Copy out the data below. Leave nothing out and alter nothing.
*** MATERIAL PROVIDED Section Begins ***
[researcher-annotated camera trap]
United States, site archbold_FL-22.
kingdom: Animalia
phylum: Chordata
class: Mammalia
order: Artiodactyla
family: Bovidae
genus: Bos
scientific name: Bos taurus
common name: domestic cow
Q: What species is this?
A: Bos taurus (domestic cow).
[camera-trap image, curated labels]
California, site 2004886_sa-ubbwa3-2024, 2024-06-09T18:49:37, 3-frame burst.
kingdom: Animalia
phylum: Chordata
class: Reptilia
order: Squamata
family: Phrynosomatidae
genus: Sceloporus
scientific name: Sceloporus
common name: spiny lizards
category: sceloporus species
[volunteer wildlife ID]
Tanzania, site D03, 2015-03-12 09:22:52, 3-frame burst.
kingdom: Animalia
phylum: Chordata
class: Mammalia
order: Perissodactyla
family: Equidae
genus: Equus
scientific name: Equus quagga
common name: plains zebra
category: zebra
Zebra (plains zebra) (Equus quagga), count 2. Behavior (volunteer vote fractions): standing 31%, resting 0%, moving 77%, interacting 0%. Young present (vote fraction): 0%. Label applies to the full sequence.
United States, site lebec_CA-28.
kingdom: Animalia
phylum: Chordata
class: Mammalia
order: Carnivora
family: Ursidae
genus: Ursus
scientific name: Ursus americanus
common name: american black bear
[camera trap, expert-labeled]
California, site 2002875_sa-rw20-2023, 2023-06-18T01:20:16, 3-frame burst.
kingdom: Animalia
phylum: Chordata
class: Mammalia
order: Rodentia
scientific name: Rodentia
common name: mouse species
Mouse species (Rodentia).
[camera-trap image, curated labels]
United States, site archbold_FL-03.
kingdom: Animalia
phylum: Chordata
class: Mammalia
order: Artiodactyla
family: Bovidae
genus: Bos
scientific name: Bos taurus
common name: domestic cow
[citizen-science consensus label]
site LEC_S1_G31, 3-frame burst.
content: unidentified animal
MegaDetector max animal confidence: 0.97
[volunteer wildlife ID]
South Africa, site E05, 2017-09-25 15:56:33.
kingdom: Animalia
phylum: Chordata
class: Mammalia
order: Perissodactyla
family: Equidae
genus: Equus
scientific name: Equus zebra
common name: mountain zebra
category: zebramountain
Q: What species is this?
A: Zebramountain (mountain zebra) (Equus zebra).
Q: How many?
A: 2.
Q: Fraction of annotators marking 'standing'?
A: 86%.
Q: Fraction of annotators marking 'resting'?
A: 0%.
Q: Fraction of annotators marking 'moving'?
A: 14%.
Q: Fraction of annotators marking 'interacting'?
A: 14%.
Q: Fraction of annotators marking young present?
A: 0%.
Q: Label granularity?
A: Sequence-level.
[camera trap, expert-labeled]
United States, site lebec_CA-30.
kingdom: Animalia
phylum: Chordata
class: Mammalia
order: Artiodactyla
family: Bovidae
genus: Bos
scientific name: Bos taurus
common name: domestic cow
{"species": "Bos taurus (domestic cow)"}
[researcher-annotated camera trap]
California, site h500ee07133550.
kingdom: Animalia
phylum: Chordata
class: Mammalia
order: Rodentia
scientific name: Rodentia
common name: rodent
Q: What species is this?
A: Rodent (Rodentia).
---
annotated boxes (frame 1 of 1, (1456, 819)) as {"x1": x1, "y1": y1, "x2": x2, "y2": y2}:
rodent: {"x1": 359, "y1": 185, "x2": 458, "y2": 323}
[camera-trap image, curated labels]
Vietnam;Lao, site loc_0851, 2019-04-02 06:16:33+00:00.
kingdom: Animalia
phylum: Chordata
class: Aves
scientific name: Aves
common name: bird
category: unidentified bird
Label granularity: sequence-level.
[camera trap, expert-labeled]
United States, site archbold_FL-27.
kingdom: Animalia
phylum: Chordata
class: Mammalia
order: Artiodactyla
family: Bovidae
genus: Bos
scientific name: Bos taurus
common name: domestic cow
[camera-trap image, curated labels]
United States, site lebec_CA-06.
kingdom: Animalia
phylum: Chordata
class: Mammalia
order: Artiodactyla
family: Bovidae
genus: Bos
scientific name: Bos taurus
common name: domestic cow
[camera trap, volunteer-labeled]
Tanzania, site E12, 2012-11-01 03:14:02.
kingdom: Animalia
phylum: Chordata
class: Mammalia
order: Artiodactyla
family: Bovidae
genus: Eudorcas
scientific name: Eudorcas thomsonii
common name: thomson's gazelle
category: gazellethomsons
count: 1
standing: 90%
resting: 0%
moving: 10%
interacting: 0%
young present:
*** MATERIAL PROVIDED Section Ends ***
> **YOUR RESPONSE**
[researcher-annotated camera trap]
United States, site archbold_FL-22.
kingdom: Animalia
phylum: Chordata
class: Mammalia
order: Artiodactyla
family: Bovidae
genus: Bos
scientific name: Bos taurus
common name: domestic cow
Q: What species is this?
A: Bos taurus (domestic cow).
[camera-trap image, curated labels]
California, site 2004886_sa-ubbwa3-2024, 2024-06-09T18:49:37, 3-frame burst.
kingdom: Animalia
phylum: Chordata
class: Reptilia
order: Squamata
family: Phrynosomatidae
genus: Sceloporus
scientific name: Sceloporus
common name: spiny lizards
category: sceloporus species
[volunteer wildlife ID]
Tanzania, site D03, 2015-03-12 09:22:52, 3-frame burst.
kingdom: Animalia
phylum: Chordata
class: Mammalia
order: Perissodactyla
family: Equidae
genus: Equus
scientific name: Equus quagga
common name: plains zebra
category: zebra
Zebra (plains zebra) (Equus quagga), count 2. Behavior (volunteer vote fractions): standing 31%, resting 0%, moving 77%, interacting 0%. Young present (vote fraction): 0%. Label applies to the full sequence.
United States, site lebec_CA-28.
kingdom: Animalia
phylum: Chordata
class: Mammalia
order: Carnivora
family: Ursidae
genus: Ursus
scientific name: Ursus americanus
common name: american black bear
[camera trap, expert-labeled]
California, site 2002875_sa-rw20-2023, 2023-06-18T01:20:16, 3-frame burst.
kingdom: Animalia
phylum: Chordata
class: Mammalia
order: Rodentia
scientific name: Rodentia
common name: mouse species
Mouse species (Rodentia).
[camera-trap image, curated labels]
United States, site archbold_FL-03.
kingdom: Animalia
phylum: Chordata
class: Mammalia
order: Artiodactyla
family: Bovidae
genus: Bos
scientific name: Bos taurus
common name: domestic cow
[citizen-science consensus label]
site LEC_S1_G31, 3-frame burst.
content: unidentified animal
MegaDetector max animal confidence: 0.97
[volunteer wildlife ID]
South Africa, site E05, 2017-09-25 15:56:33.
kingdom: Animalia
phylum: Chordata
class: Mammalia
order: Perissodactyla
family: Equidae
genus: Equus
scientific name: Equus zebra
common name: mountain zebra
category: zebramountain
Q: What species is this?
A: Zebramountain (mountain zebra) (Equus zebra).
Q: How many?
A: 2.
Q: Fraction of annotators marking 'standing'?
A: 86%.
Q: Fraction of annotators marking 'resting'?
A: 0%.
Q: Fraction of annotators marking 'moving'?
A: 14%.
Q: Fraction of annotators marking 'interacting'?
A: 14%.
Q: Fraction of annotators marking young present?
A: 0%.
Q: Label granularity?
A: Sequence-level.
[camera trap, expert-labeled]
United States, site lebec_CA-30.
kingdom: Animalia
phylum: Chordata
class: Mammalia
order: Artiodactyla
family: Bovidae
genus: Bos
scientific name: Bos taurus
common name: domestic cow
{"species": "Bos taurus (domestic cow)"}
[researcher-annotated camera trap]
California, site h500ee07133550.
kingdom: Animalia
phylum: Chordata
class: Mammalia
order: Rodentia
scientific name: Rodentia
common name: rodent
Q: What species is this?
A: Rodent (Rodentia).
---
annotated boxes (frame 1 of 1, (1456, 819)) as {"x1": x1, "y1": y1, "x2": x2, "y2": y2}:
rodent: {"x1": 359, "y1": 185, "x2": 458, "y2": 323}
[camera-trap image, curated labels]
Vietnam;Lao, site loc_0851, 2019-04-02 06:16:33+00:00.
kingdom: Animalia
phylum: Chordata
class: Aves
scientific name: Aves
common name: bird
category: unidentified bird
Label granularity: sequence-level.
[camera trap, expert-labeled]
United States, site archbold_FL-27.
kingdom: Animalia
phylum: Chordata
class: Mammalia
order: Artiodactyla
family: Bovidae
genus: Bos
scientific name: Bos taurus
common name: domestic cow
[camera-trap image, curated labels]
United States, site lebec_CA-06.
kingdom: Animalia
phylum: Chordata
class: Mammalia
order: Artiodactyla
family: Bovidae
genus: Bos
scientific name: Bos taurus
common name: domestic cow
[camera trap, volunteer-labeled]
Tanzania, site E12, 2012-11-01 03:14:02.
kingdom: Animalia
phylum: Chordata
class: Mammalia
order: Artiodactyla
family: Bovidae
genus: Eudorcas
scientific name: Eudorcas thomsonii
common name: thomson's gazelle
category: gazellethomsons
count: 1
standing: 90%
resting: 0%
moving: 10%
interacting: 0%
young present:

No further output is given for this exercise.